TEXTO DO DOCUMENTO.
Castro esperou mais de um ano para cumprir sua promessa de campanha. Em 15 de março, ela revelou na plataforma X, então conhecida como Twitter, que tinha instruído Reina a iniciar negociações com Pequim, e o acordo foi concluído 10 dias depois. Taiwan mostrou bastante insatisfação. Em uma conferência de imprensa em Taipei, a capital, o ministro taiwanês de Relações Exteriores, Joseph Wu afirmou que Reina escreveu-lhe pouco antes do rompimento exigindo US$ 2,45 bilhões — US$ 90 milhões para um hospital, US$ 350 milhões para uma represa e US$ 2 bilhões para “abater (…) de sua dívida nacional”. Wu comparou o pedido a “chantagem”.

Reina descreveu as conversas anteriores ao rompimento com Taiwan como “francas” e “pragmáticas”. Taiwan, afirmou ele, não respondeu às propostas hondurenhas para negociar novos termos para sua dívida e considerar “um empréstimo para construir alguns projetos hidroelétricos importantes”.

A reação pública do Departamento de Estado foi sucinta: o rompimento com Taiwan foi uma decisão soberana de Honduras que o país tinha todo o direito de tomar, afirmou a chancelaria americana, ainda que a China “com frequência faça promessas em troca de reconhecimento diplomático que acabam não sendo cumpridas”.

A mensagem de Castro para a região e o mundo, afirmou Gustavo Irías, diretor-executivo do não governamental Centro para Estudo da Democracia, de Honduras, foi: “nós deixamos de ser uma república de bananas e não seguiremos necessariamente os ditames da política externa americana”.

A vice presidente de Taiwan, Lai Ching-te, desembarca na base aérea de Soto Cano em janeiro de 2022 para participar da cerimonia de posse de Xiomara Castro como presidente de Honduras  Foto: Orlando Sierra/AFP

Olhos atentos

O anúncio a respeito da China serviu como uma distração temporária do caos político e dos impasses que se seguiram desde que a coalizão de Castro assumiu, após anos do que a presidente qualifica como uma “narcoditadura” que prejudicou a economia, enfraqueceu as instituições e ocasionou corrupção endêmica.

(Itens armazenados)
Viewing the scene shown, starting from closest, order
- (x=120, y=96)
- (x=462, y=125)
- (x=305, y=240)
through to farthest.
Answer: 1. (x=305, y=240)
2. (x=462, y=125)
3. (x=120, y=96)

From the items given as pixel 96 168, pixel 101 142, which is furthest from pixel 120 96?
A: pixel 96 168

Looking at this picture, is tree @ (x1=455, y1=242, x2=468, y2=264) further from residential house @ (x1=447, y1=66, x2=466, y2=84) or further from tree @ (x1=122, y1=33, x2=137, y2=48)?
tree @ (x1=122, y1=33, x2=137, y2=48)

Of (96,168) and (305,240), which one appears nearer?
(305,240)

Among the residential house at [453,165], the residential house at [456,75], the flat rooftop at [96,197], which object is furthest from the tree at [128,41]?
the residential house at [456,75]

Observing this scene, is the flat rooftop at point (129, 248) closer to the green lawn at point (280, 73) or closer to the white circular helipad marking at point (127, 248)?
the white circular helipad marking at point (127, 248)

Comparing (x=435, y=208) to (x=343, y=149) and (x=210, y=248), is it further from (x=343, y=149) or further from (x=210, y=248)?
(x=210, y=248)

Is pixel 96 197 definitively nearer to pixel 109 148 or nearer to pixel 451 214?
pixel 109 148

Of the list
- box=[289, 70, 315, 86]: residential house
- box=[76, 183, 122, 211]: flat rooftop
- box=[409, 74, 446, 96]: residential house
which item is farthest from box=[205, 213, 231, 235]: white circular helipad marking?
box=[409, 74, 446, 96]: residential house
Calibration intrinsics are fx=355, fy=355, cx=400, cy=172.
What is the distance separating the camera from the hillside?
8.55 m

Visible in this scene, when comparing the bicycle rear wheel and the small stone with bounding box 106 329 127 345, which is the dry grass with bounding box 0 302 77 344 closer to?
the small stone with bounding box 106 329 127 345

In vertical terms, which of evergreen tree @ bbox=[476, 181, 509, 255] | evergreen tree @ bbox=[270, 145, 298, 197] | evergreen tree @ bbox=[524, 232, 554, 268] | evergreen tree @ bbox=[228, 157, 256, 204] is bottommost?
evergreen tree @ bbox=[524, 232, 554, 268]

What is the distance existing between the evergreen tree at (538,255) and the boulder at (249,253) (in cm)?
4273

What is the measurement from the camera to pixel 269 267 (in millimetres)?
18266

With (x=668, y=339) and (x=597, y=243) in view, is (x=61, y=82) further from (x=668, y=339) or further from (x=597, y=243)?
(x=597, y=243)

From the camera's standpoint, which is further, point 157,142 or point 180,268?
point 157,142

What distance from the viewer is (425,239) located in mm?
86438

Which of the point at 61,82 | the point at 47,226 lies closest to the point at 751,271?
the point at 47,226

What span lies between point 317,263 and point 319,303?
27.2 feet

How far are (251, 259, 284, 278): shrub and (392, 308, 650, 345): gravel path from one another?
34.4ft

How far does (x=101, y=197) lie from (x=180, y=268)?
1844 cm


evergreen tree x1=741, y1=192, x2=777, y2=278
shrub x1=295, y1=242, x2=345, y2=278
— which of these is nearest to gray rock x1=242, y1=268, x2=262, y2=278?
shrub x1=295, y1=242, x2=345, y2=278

--

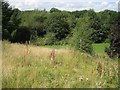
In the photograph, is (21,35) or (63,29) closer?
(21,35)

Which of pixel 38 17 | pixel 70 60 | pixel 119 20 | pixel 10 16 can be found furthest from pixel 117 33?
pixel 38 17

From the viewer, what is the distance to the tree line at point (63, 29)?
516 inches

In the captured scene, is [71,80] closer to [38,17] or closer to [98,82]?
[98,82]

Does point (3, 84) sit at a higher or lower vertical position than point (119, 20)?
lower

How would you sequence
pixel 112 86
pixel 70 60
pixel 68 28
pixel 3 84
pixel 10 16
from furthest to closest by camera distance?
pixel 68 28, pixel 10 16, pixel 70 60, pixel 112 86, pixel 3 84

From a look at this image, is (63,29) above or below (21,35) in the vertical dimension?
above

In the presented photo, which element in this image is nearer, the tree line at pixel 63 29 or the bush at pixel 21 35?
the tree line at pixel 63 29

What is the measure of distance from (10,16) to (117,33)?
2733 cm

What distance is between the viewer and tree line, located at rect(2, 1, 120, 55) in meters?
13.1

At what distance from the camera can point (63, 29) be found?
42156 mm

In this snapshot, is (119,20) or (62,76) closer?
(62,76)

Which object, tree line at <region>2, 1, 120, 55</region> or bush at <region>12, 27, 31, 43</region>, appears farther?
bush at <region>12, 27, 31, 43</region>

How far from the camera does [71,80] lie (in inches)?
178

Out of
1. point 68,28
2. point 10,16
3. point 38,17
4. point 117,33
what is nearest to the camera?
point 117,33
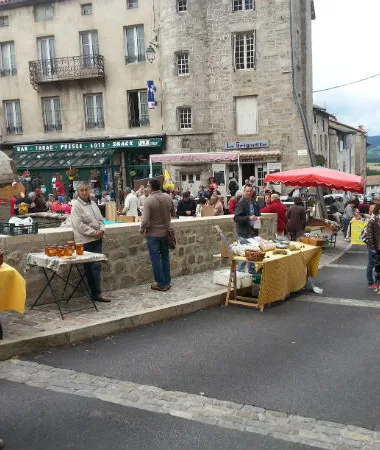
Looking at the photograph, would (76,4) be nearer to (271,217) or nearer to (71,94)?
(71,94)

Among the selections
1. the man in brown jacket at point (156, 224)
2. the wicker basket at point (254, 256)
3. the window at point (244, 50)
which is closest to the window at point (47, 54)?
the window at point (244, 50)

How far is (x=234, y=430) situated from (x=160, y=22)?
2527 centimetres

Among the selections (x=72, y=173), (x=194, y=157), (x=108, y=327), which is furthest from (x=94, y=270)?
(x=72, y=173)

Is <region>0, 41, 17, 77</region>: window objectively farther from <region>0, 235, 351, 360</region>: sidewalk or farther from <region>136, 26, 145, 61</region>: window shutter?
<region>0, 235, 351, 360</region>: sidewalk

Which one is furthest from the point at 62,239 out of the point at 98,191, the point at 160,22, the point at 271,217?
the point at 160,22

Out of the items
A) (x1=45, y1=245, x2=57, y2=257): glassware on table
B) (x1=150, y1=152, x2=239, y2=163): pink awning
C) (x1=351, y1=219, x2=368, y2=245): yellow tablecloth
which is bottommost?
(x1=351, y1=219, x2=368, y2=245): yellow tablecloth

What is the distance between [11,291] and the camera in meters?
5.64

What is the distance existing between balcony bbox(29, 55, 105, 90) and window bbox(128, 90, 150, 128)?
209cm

TAREFAS A REALIZAR.
1: Responda, com base no texto sobre o rompimento de Honduras com Taiwan:
(a) Em que data Castro revelou ter instruído Reina a iniciar negociações com Pequim?
(b) Com que dois adjetivos Reina descreveu as conversas anteriores ao rompimento com Taiwan?
(c) Quem é o diretor-executivo do Centro para Estudo da Democracia, de Honduras?
2: Transcreva fielmente do texto sobre o rompimento de Honduras com Taiwan tudo o que vai desde "A vice presidente" até "ocasionou corrupção endêmica.".
As linhas constituem material à parte e não têm relação com o texto.

RESPOSTAS DAS TAREFAS.
1:
(a) Em 15 de março.
(b) "Francas" e "pragmáticas".
(c) Gustavo Irías.

2:
A vice presidente de Taiwan, Lai Ching-te, desembarca na base aérea de Soto Cano em janeiro de 2022 para participar da cerimonia de posse de Xiomara Castro como presidente de Honduras  Foto: Orlando Sierra/AFP

Olhos atentos

O anúncio a respeito da China serviu como uma distração temporária do caos político e dos impasses que se seguiram desde que a coalizão de Castro assumiu, após anos do que a presidente qualifica como uma “narcoditadura” que prejudicou a economia, enfraqueceu as instituições e ocasionou corrupção endêmica.